# Ohio in February



## DL Rupper (Feb 26, 2009)

The Great Adventure is over.  We covered 20 states in 10 months.  It was a fun trip and we had a great time.  

We had to end it abruptly last Sat, 02-21-09.  We hitched up and turned the Dodge Cummins loose to zip on up to Ohio from Nashville, TN.  We made it in time to be present when our new 6 lb, 9 oz,  grand-baby boy came screaming into the world 5 weeks early (see album).

We found another Condo next door to the one that didn't happen and put a new contract on it today.  We may be extended campers instead of full-timers yet.


----------



## Darlin (Feb 26, 2009)

Re: Ohio in February

CONGRATS on the new grand baby.  Glad that everything went well being 5 weeks early.

Darlin 

PS Maybe the other condo was not supposed to be for you.


----------



## H2H1 (Feb 26, 2009)

Re: Ohio in February

DL I post a comment under the picture. But I will say it again congrats on the new GB. I hope all went well and he looks like a fine future RV Rupper :laugh:  :laugh:


----------



## Guest (Feb 26, 2009)

Re: Ohio in February

Glad to hear all went well DL ,, and congrats on the new GB ,, and also hope the condo works out ,, i'll trade u ,, u can have my house ,, and i'll hit the road full time ,, but one thing ,, i need some funding to do it ,, maybe u can throw that in also  :question:  :question:  :question:  :evil:  :evil:  :clown:  :clown: 
Good luck ,, and keep us posted on all the above  :approve:  :approve:


----------



## cwishert (Feb 27, 2009)

Re: Ohio in February

Congratulations on the new grandbaby.  See things happen for a reason.  Good luck on all your new endeavors.


----------



## *scooter* (Feb 27, 2009)

Re: Ohio in February

Also from us on the west side...Congradulations.  I can see he will get lots of love and attention from his G-Parents.


----------



## big bilko (Feb 27, 2009)

RE: Ohio in February

Congratulations on both the baby and the condo.I know you will enjoy both of them. Regards .Big Bilko.


----------



## DL Rupper (Feb 27, 2009)

Re: Ohio in February

Thanks to All


----------



## raskal (Mar 1, 2009)

Re: Ohio in February

Keep us posted on both the Baby and the Condo ... and don't forget to post pictures of each when the time comes!

Semper Fi


----------



## Domingo (Mar 1, 2009)

Re: Ohio in February

My wife and I love having  parents close to us.  They are a lot of help to us not necessary to help with care of the grand children, but the idea they they are close.  They retired and moved five minutes from our home.  This has helped them adjust to the new retired life.  They felt they had a mission in life.  the grand children helped them feel useful and helpful.  They also purchased a condo, so they can travel as much as they want, and they do.  They just lock up the condo and go.  At times they are gone for  months at a time. congratulations with the GB.


----------



## DL Rupper (Mar 2, 2009)

Re: Ohio in February

Thanks again to all.  We are having fun visiting the new GB.  We are still negotiating the Condo.  We hope it goes through this time.

→ DATA BLOCK
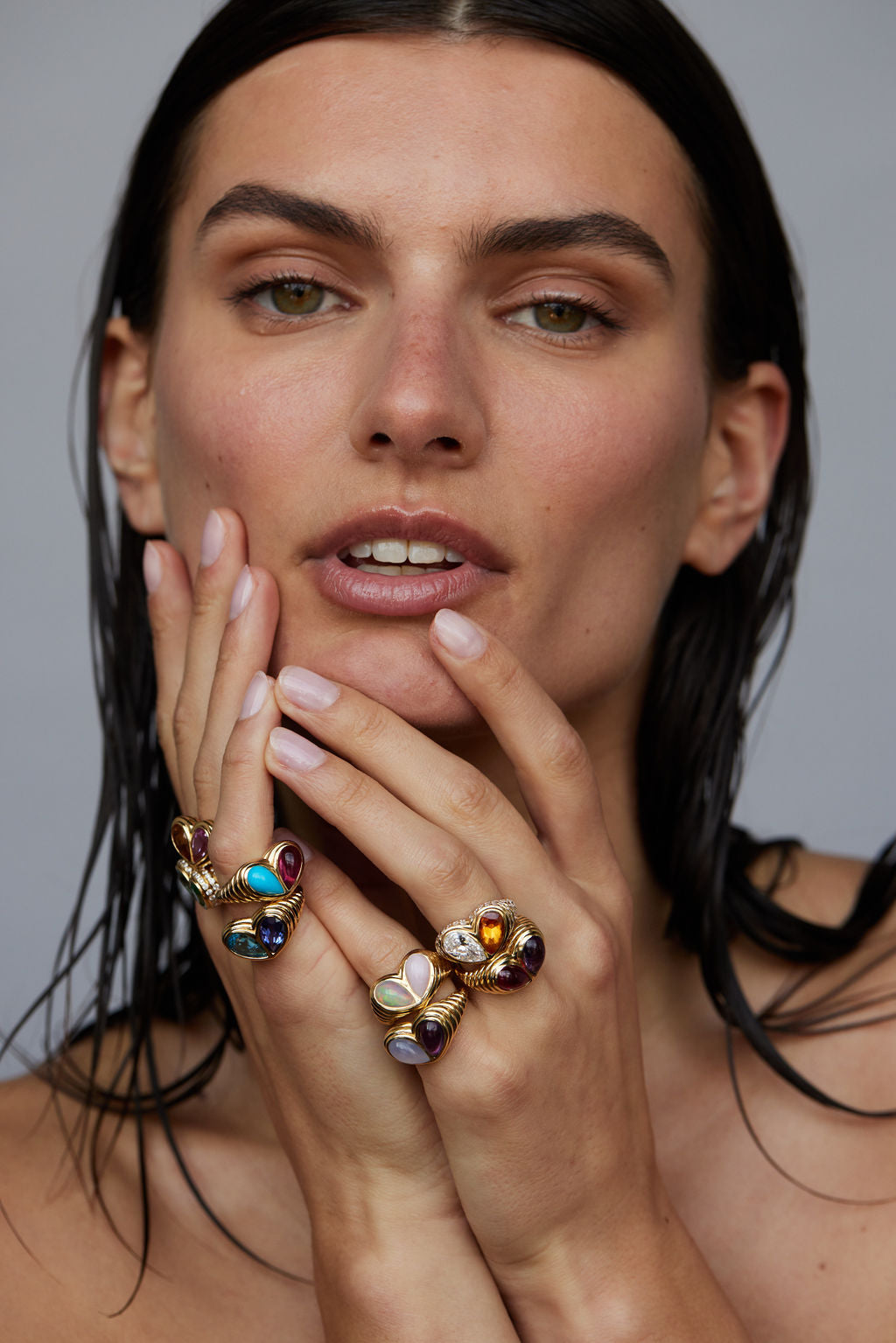 Jumbo Sweetheart Ring Turquoise & Rubellite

→ TASK
Name every participant whose reply in the "Ohio in February" forum thread is dated Feb 27, 2009.

→ RESPONSE
cwishert
*scooter*
big bilko
DL Rupper